***** SUPPLIED TEXT
# New Giant halfmoon



## Stone (Jan 6, 2013)

Here is a pic of Edward, a lucky find at petco. he is a bit fat, it was betta candy (brine shrimo and blood worm) day, He has been marbling he used to have yellow, now h is turning that peachy color on his fins


----------



## Stone (Jan 6, 2013)

Ohh and here is olvier, I do not remember if I posted a pic of him or not


----------



## hrutan (Jun 25, 2014)

Lovely! Thanks for sharing!


----------



## Schmoo (Oct 3, 2014)

Very pretty fish. :3


----------



## TerriGtoo (Jul 2, 2013)

Oh, he is gorgeous! I can't wait to see if he colors up even more. I love the peach in his fins. Please post more pics in future if he decides to change more. Is Oliver a giant too? Kind of hard to tell proportionately.


----------



## Magickarp05 (Nov 26, 2014)

Oh, what lovely fish! I love the coloring on Olvier's tall. I hope you post more pics of these two soon


----------



## fleetfish (Jun 29, 2010)

They're handsome beefcakes.


----------



## logisticsguy (Sep 7, 2012)

They look great! Wow what a find at Petco! Congrats Stone.


----------



## Stone (Jan 6, 2013)

Ty all, yes oliver is a giant too, he is actually bigger than edward, I have been lucky with finding some pretty awesome giants at petco, My first giant was from there and he made me love them, RIP elvis, I will always keep a giant or 2 around, One word fo caution to anyone getting a giant, be very careful on feeding them, they will eat till they pop


----------
**********
***** LISTED RECORDS
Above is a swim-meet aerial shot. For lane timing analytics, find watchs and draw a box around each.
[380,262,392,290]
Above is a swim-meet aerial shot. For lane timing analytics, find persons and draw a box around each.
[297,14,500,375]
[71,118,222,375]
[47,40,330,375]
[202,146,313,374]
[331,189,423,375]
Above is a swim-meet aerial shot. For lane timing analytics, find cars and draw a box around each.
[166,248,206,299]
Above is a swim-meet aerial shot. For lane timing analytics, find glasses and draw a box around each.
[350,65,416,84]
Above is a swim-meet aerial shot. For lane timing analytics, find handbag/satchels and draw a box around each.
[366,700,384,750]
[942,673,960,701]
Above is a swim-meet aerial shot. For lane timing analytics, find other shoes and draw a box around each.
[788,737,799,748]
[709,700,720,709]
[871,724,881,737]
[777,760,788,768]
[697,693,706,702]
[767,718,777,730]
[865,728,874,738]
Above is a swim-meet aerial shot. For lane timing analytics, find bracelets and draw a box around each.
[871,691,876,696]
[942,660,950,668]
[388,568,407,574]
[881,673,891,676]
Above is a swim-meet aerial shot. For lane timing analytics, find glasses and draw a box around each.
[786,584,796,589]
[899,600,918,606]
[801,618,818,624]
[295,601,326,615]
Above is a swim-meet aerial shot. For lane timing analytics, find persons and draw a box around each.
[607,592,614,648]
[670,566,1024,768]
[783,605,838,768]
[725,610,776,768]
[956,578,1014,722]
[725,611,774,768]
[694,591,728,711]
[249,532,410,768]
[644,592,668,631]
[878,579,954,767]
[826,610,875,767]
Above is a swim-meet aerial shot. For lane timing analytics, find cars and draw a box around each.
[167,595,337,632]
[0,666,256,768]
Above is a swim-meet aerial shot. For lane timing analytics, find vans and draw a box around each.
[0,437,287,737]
**********
▶ JOBS
#1 In the forum thread, which of Stone's two giant fish is the bigger one?
#2 Output the forum thread's text starting at "## Magickarp05 (Nov" and ending at "(Jun 29, 2010)".

▶ ANSWER SET
#1 Oliver is bigger than Edward.

#2
## Magickarp05 (Nov 26, 2014)

Oh, what lovely fish! I love the coloring on Olvier's tall. I hope you post more pics of these two soon


----------



## fleetfish (Jun 29, 2010)